Visual artists wrestle with these questions in the "online era" in ways they haven't since the Romantics gave us the lonely-person-starving-in-a-garret model. Music groups and film crews traditionally work collaboratively, while the art system rewards individuality and "trade secrets" (e.g., obscure chemical processes for making "unique" paintings). But then, suddenly, technology makes it possible for artists rapidly to pass ideas, sketches, processes back and forth and even actively alter others' work, so that attribution among the various sharers becomes blurry. From discussions I had earlier in the year on Paddy Johnson's blog about painter Amy Sillman's show, I gather this potential loss of authorship is freaking some people out--traditional painters scoffed at technology and made declarations about holding the line for "tactility" and realness. Others are more willing to swallow the damage to their egos in order to reap the benefits of picking their colleagues' brains.

I read this comment of yours on a blog post:
"It has been interesting to watch big names on the Net (net art wise) come to [dump.fm], assert a personal style, and then sink or swim in the permanent tidal wave of in-jokes and sensory overload. Some get it into it and adapt their styles to the house and others never come back."
How does one create artistic voice within a group without jeopardizing the community rhetoric?

Dump.fm has a "house style" in the sense that bigger and brasher images and animations win the moment. "Things that pop on the Internet" eclipse quieter, art historical images. Graphic confections, moving images, fast-reading images, artifacts from geek culture and what Beau Sievers has called "forum culture." But within the mega-style of that image barrage individuals do stake out their own turf, unconsciously or by design. Dumper Erik Stinson wrote a blog post a few months back called "The Dumping Styles of Several People." I frankly could not write anything as perceptive and spot-on as that piece but I can mention a few broad general categories of individual styles such as "meaningful retro gifs" (TheKraken's term, meant disparagingly), use of slogans and text, animation wizardry with code or scripts, dumping iconic celebrities in the Cage/Hilton/Bieber mode, a taste for psychedelia and abstract patterns, frequent use of the "altar" format (http://dump.fm/altars), and so on.

One of the things that interests me about talking with pictures is the difficulty of conveying an opinion. How do you explain ideas with images, or what's an example of something being talked about?

Every image has political meaning--not necessarily in the propaganda sense but in the sense of some usage, place, or struggle in the human community. (This is in spite of efforts by, say, abstract artists to strip out such connotations.) But images are also sensitive to context, so that captions or adjacent pictures can completely change them. This happens on dump.fm often. A photo of Radiohead's Thom Yorke in a glassed-in helmet from the vid for "No Surprises" appears next to an image of a space-helmeted Keir Dullea in the movie 2001. Two seconds later, the same Yorke photo appears next to a paparazzi photo of Paul Rubens for a "separated at birth" gag. The theme changes from "reflections on space helmets; 60s vs 90s icons" to "men with elfin features; 80s vs 90s icons." Or someone posts a GIF of a middle-aged woman with bangs and oversized eyeglasses munching on an ice cream bar, next to the glitter text caption "frump.fm." Seconds later the same image bears the caption "as performance art." Context and meaning shift before your eyes.

dump_thumbs

What sort of implications and connotations come from using shared/found images in your art? What energy gets created by juxtaposing images from seemingly disparate sources?

▸ **WHAT IS NEEDED**: Can you reproduce, word for word, the stretch of the dump.fm interview from "What sort of" through "seemingly disparate sources?"?

▸ **GIVEN DATA**:
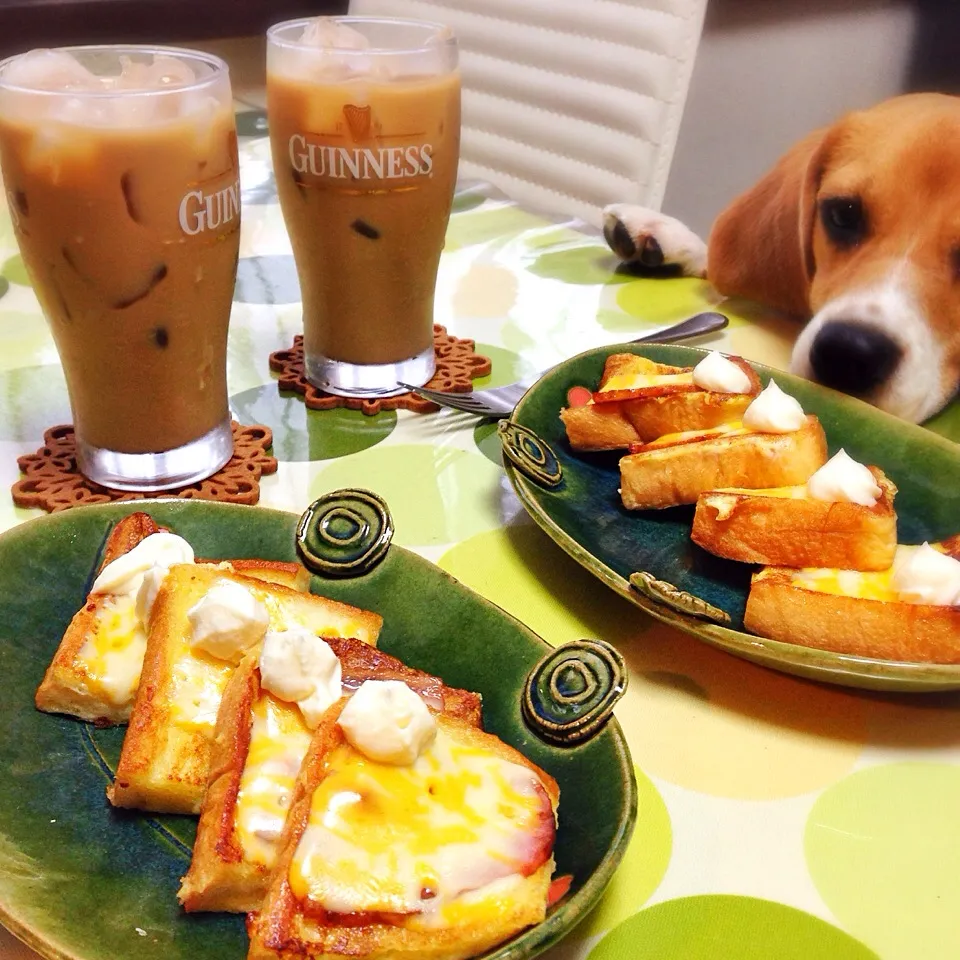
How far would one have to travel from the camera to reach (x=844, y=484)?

▸ **EXERCISE SOLUTION**:
What sort of implications and connotations come from using shared/found images in your art? What energy gets created by juxtaposing images from seemingly disparate sources?